Review | Songlines

Remedy

Rating: ★★★

View album and artist details

Album and Artist Details

Artist/band:

Old Crow Medicine Show

Label:

ATO Records

October/2014

According to Critter Fuqua, the band's splendidly named slide guitarist and banjo player, Old Crow Medicine Show ‘grew up playing Nirvana and electric guitars.’ Somewhere along the line they discovered the charm of old-time string-band music and their self-titled 2004 debut rode the crest of Depression-era chic launched by O Brother Where Art Thou? and included ‘Wagon Wheel’, a long-distance co-write with none other than Bob Dylan. Their latest album includes another Dylan collaboration on ‘Sweet Amarillo’, the great man having sent the band the lyrics with specific instructions about the use of fiddles and the number of bars before the chorus.

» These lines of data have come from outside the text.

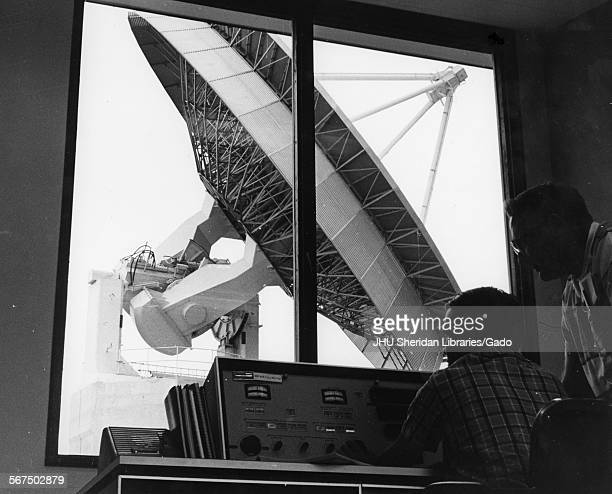 View of a pair of unidentified technicians in the satellite command and telemetry station at Johns Hopkins' Applied Physics Laboratory 1970 Outside...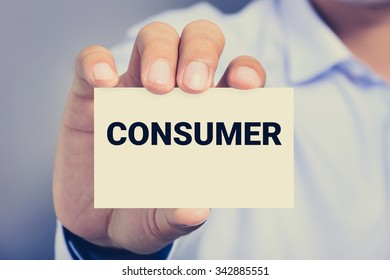 CONSUMER word on business card shown by a man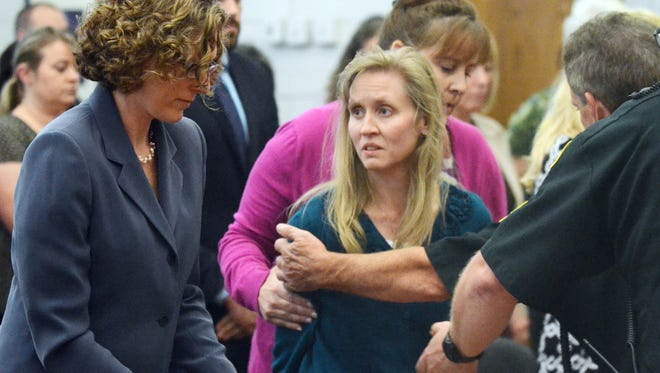In this Sept. 9, 2013, file photo, Carri Williams, center, is taken into custody after she was found guilty of homicide by abuse and manslaughter in the death of her adopted daughter, Hana.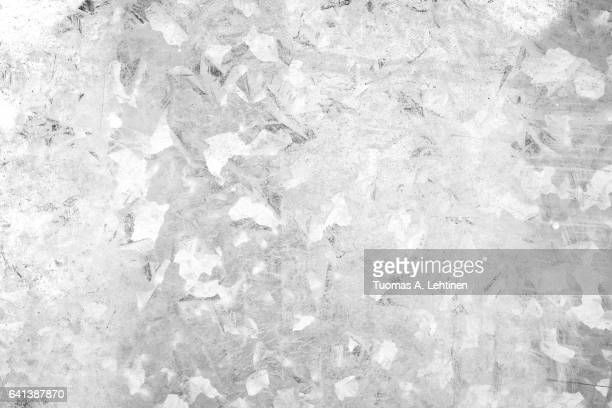 Close-up of a galvanized gray zinc plate texture background in black&white.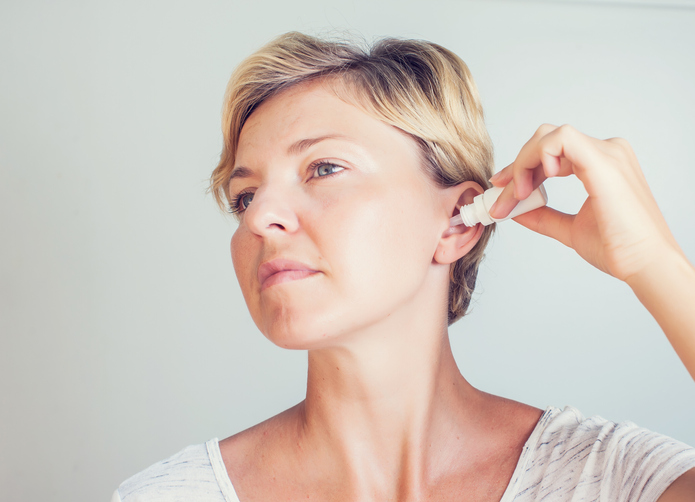 woman with blonde hair applying over-the-counter ear drops to remove ear wax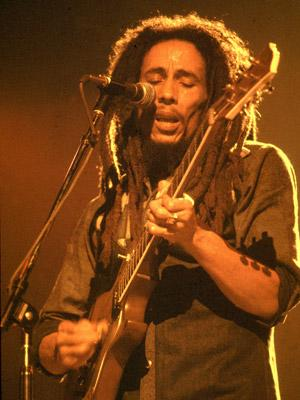 <p>Bob Marley in the groove on stage in Chicago on 27th May, 1978</p>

It's the highlight on an album that finds the band trying a little too hard in their eagerness to please both country aficionados and stadium rock fans. The production favours a hi-tech brashness over the ragged charm of earlier releases and the ferocious energy of the up-tempo numbers sounds swaggeringly manufactured rather than raw and authentic. The ballads, such as ‘Dearly Departed Friend’ and the prison lament ‘The Warden’, fare better, and if you like your American roots with a glossy pop sheen, Remedy will suit you just fine. However, if you prefer a little more dirt beneath the fingernails, you might like to try the recent solo album by ex-OCMS man Willie Watson, also reviewed in this issue.